* **Activity**
Copy out the listing below, keeping every character as is.

* **Stored data**
* * * * * * *

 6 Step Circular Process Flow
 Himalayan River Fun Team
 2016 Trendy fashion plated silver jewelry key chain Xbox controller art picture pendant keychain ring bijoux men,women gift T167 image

* * * * * * *

* **Answer space**
 6 Step Circular Process Flow
 Himalayan River Fun Team
 2016 Trendy fashion plated silver jewelry key chain Xbox controller art picture pendant keychain ring bijoux men,women gift T167 image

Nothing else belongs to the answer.